Seul ve Mexico City’de aynı tür ince parçacık maddeden (PM) oluşan şiddetli ince toz kirliliği2.5), oldukça farklı özellikler sergiler. Seul’ün havası güneş ışığını yansıtarak Dünya üzerinde soğutma etkisine katkıda bulunurken, Mexico City’nin parçacıkları güneş ışığını emmeye daha yatkındır ve potansiyel olarak küresel ısınmayı hızlandırır.
UNIST İnşaat, Şehir, Dünya ve Çevre Mühendisliği Bölümünden Profesör Sang Seo Park liderliğindeki bir araştırma ekibi PM’nin kimyasal örneklerini ve optik verilerini analiz etti2.5 Dünyanın 14 şehrinden toplandı.
Bulguları dergide yayınlandı Çevre Bilimi ve Teknolojisibu iki kentsel ortamdaki ince parçacıkların optik ve kimyasal özelliklerinde dikkate değer farklılıkları ortaya koymaktadır.
Araştırmaya göre, Seul’ün ince parçacıklı maddesi yüksek oranda sülfat ve nitrat bileşiklerine sahip; bunlar güneş ışığını güçlü bir şekilde dağıtma eğiliminde ve yansıtıcı (albedo) bir doğa sergiliyor.
Buna karşılık, Mexico City’de güneş ışığını emen ve emici bir özellik sergileyen siyah karbon (kurum) miktarı nispeten daha yüksek.
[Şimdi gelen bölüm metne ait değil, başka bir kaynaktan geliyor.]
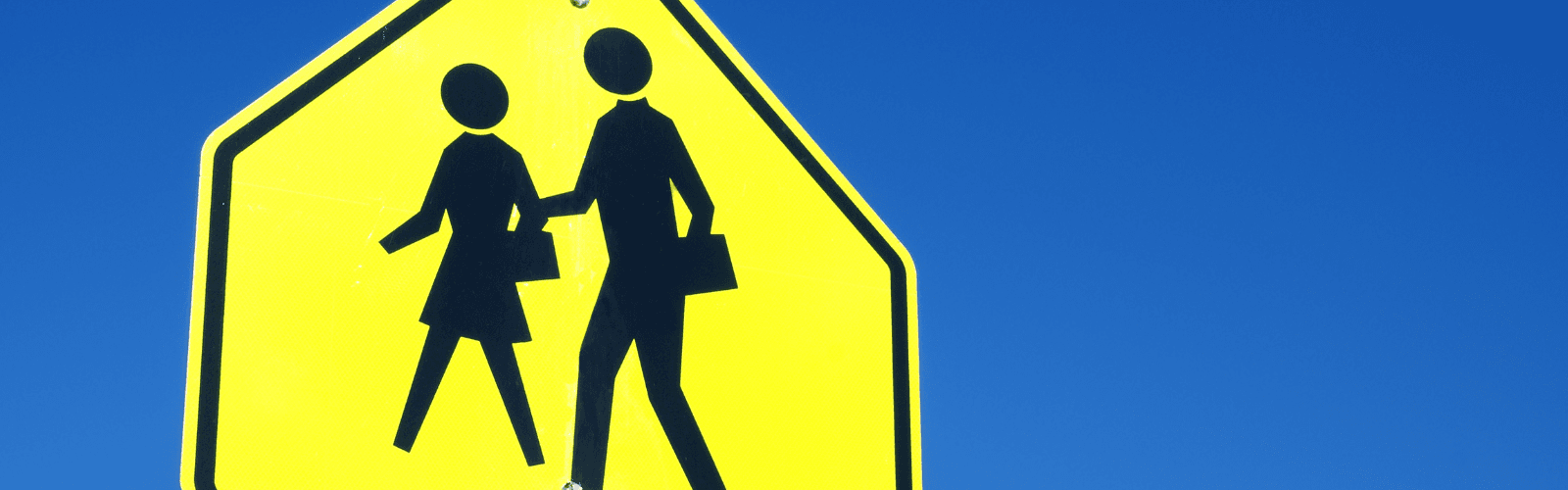 Yellow school crosswalk sign against a blue sky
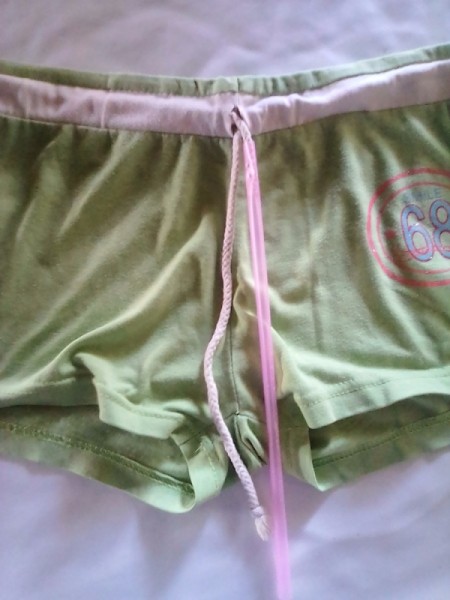 Placing a drinking straw as a channel for draw cords in clothing.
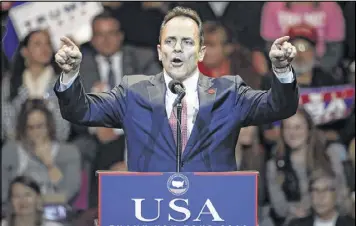  ??  ?? Kentucky Gov. Matt Bevin speaks before the arrival of President-elect Donald Trump during the first stop of Trump’s post-election tour in Cincinnati. With Republican­s strengthen­ing their grip on power in the November elections, Bevin said Republican­s...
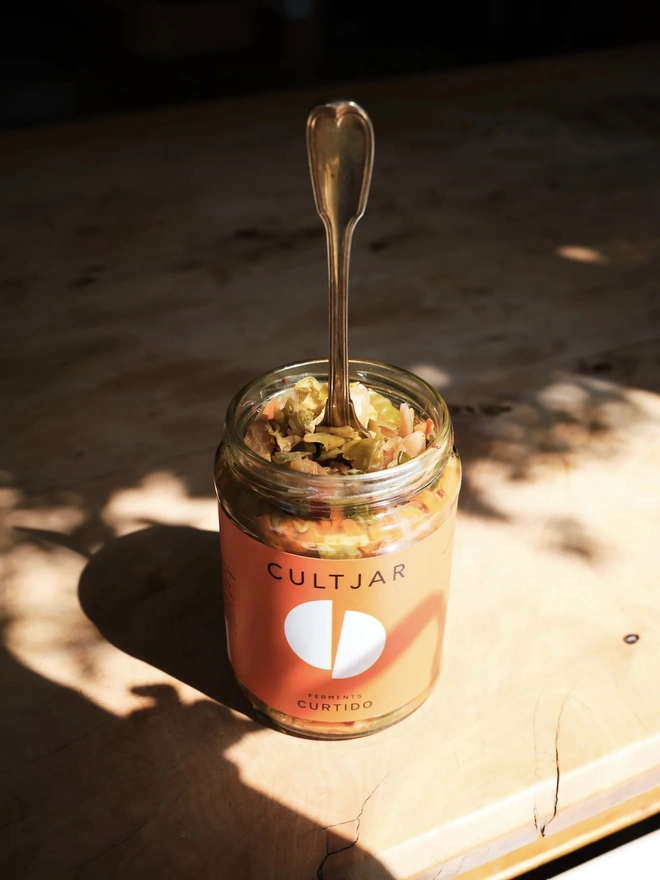 Ferment Intro Journey (Set Of 5), a jar of ferment sitting on a wooden surface in the sunlight.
Bu, aynı PM ile bile2.5 Seul’ün parçacıkları güneş ışığını uzaya geri yansıtarak soğutma etkisi yaratırken, Mexico City’deki parçacıklar güneş enerjisini emerek potansiyel olarak yerel ısınmayı hızlandırıyor.
Araştırma, Seul, Pekin ve Mexico City de dahil olmak üzere dünya çapında 14 şehirden gelen kimyasal bileşim verilerini (SPARTAN) ve optik ölçümleri (AERONET) (güneş ışığının atmosferden geçerken nasıl dağıldığını ve emildiğini değerlendiren yer tabanlı bir ağ) karşılaştırdı. AERONET verileri, atmosferik aerosoller tarafından ne kadar güneş ışığının karartıldığı ve dağıtıldığına bağlı olarak partikül madde konsantrasyonunun tahmin edilmesini sağlar.
Sonuçlar, sülfat ve nitrat gibi saçılma bileşenlerinin daha yüksek oranının, artan Tek Saçılma Albedo (SSA) değerleriyle ilişkili olduğunu gösterdi.
SSA, yansıtılan ışığın havadaki parçacıklar tarafından emilene karşı oranını ölçer; 1’e yaklaşan değerler ağırlıklı olarak saçılan parçacıkları belirtirken, daha düşük değerler daha yüksek emilimi gösterir.
Çalışma, siyah karbon gibi emici bileşenlerin sayısı arttıkça, özellikle daha uzun dalga boylarında (870-1.020 nm) SSA’nın azaldığını buldu. Ek olarak, daha büyük miktarlarda toprak tozu, dalga boyuna bağlı saçılma özelliklerinde (dSSA ve rSSA) hızlı değişikliklere yol açtı.
Çalışmanın ilk yazarı Sujin Eom şöyle açıkladı: “Bu araştırma, modelleme yerine doğrudan ölçümler yoluyla, kimyasal bileşimdeki farklılıkların aerosollerin optik davranışını ve iklim etkilerini nasıl etkilediğini gösteriyor. Sadece PM’yi dikkate almanın önemini vurguluyor.2.5 konsantrasyonları değil aynı zamanda hava kalitesi ve iklim çalışmalarındaki bileşimleri.”
Profesör Park ekledi: “Bulgularımız, ince parçacıkların optik özelliklerine dayalı toksisite farklılıklarını dolaylı olarak tahmin etmek için bir temel oluşturuyor. Bu yaklaşım, hava kalitesi tahminlerinin doğruluğunu artırabilir ve halk sağlığı politikalarına bilgi sağlayabilir.”
Bu ortak araştırma, UNIST Parçacık Kirliliği Araştırma ve Yönetim Merkezi ile işbirliği içinde gerçekleştirildi.